* Work instruction *
Can you reproduce every line of the material below word for word, leaving out the pictures?

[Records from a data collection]
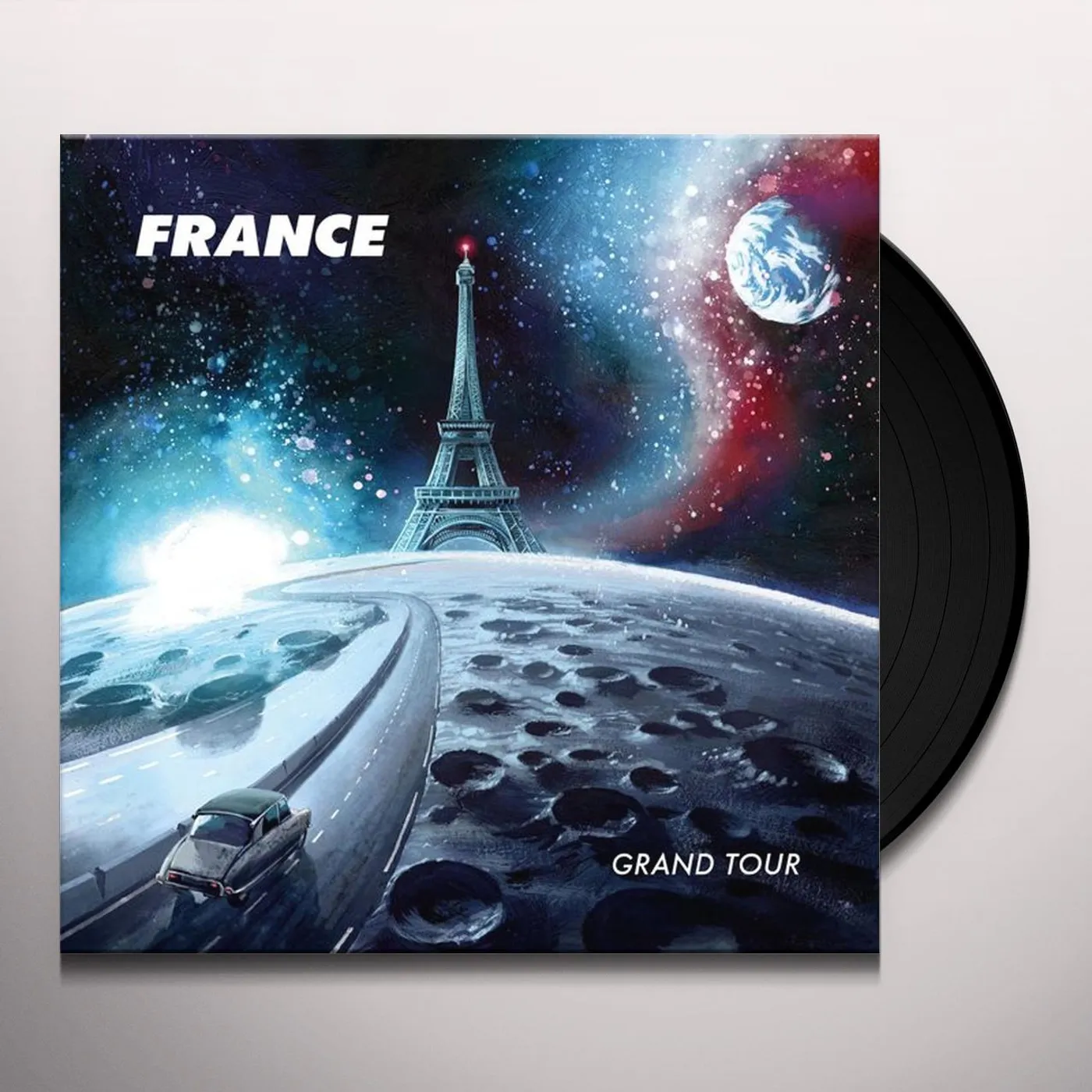 France GRAND TOUR Vinyl Record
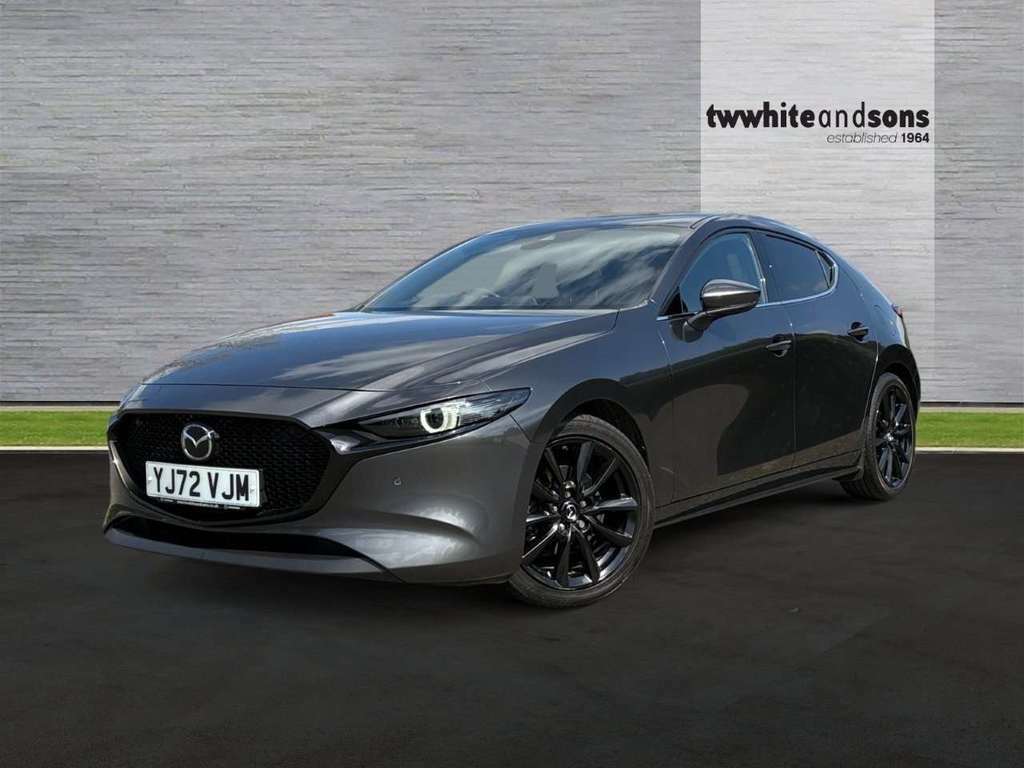 Mazda 3 Sport Lux Mhev Grey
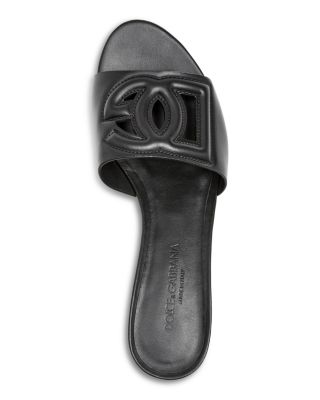 Women's Block Heel Slide Sandals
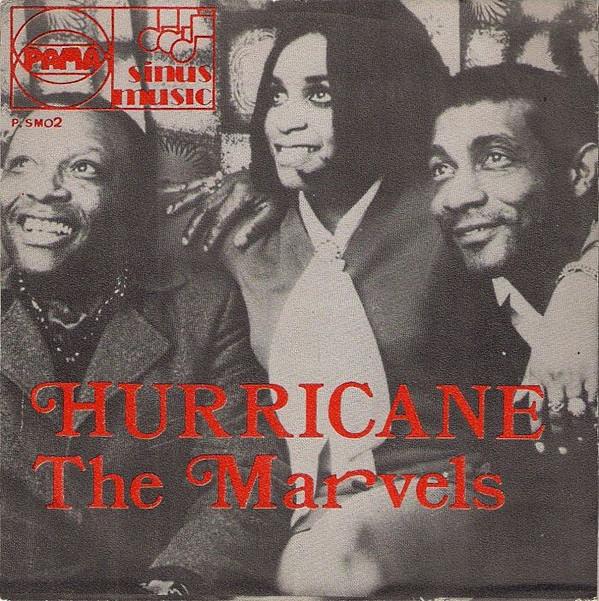 7inch Record MARVELS Hurricane PMS02 Sinus Music Belgium Reggae Ska Dub Used
7inch Record MARVELS Hurricane PMS02 Sinus Music Belgium Reggae Ska Dub Used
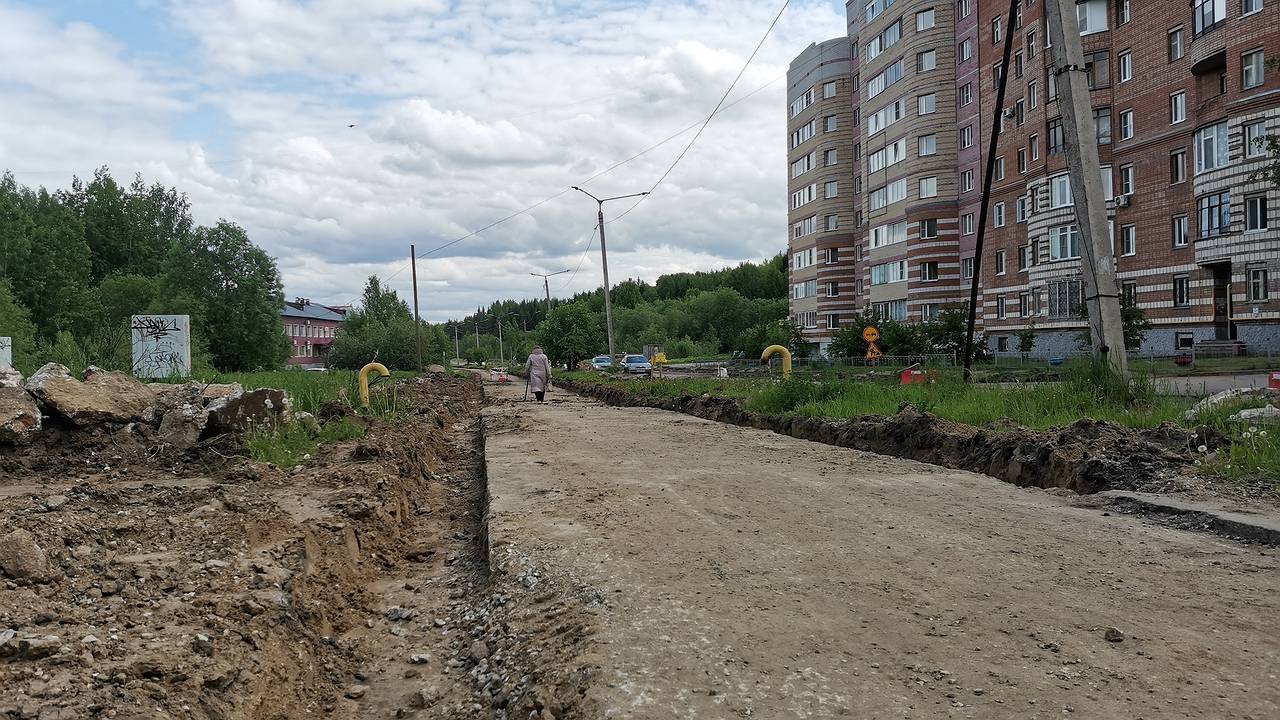 Главная картинка новости: В Коми в 2026 году обустроят 17 километров пешеходных зон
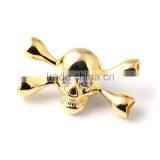 Latest Design Diamond Skull Clasp, Hot Sale North Skull Clasp, High Class 316l Stainless Steel Skul Clasp thumbnail-3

* Answer section *
 France GRAND TOUR Vinyl Record
 Mazda 3 Sport Lux Mhev Grey
 Women's Block Heel Slide Sandals
 7inch Record MARVELS Hurricane PMS02 Sinus Music Belgium Reggae Ska Dub Used
7inch Record MARVELS Hurricane PMS02 Sinus Music Belgium Reggae Ska Dub Used
 Главная картинка новости: В Коми в 2026 году обустроят 17 километров пешеходных зон
 Latest Design Diamond Skull Clasp, Hot Sale North Skull Clasp, High Class 316l Stainless Steel Skul Clasp thumbnail-3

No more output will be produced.